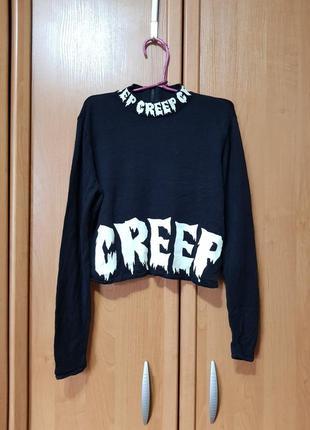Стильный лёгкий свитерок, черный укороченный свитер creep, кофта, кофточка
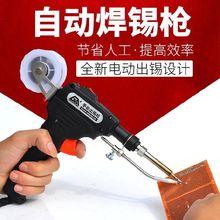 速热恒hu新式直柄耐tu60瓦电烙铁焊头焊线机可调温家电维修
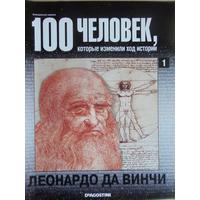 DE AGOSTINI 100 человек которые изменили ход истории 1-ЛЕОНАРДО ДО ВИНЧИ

# # # # # # #

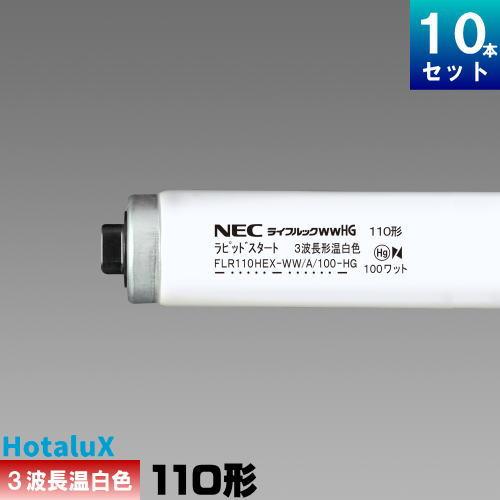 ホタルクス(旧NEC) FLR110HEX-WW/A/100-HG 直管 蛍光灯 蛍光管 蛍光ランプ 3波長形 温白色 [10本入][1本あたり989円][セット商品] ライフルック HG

# # # # # # #

• [The task]:
In the entries above, every line from the line with "Стильный лёгкий свитерок, черный" to the line with "DE AGOSTINI 100" is to be printed exactly, with both ends included and pictures excluded.

• [Response for this exercise]:
Стильный лёгкий свитерок, черный укороченный свитер creep, кофта, кофточка
 速热恒hu新式直柄耐tu60瓦电烙铁焊头焊线机可调温家电维修
 DE AGOSTINI 100 человек которые изменили ход истории 1-ЛЕОНАРДО ДО ВИНЧИ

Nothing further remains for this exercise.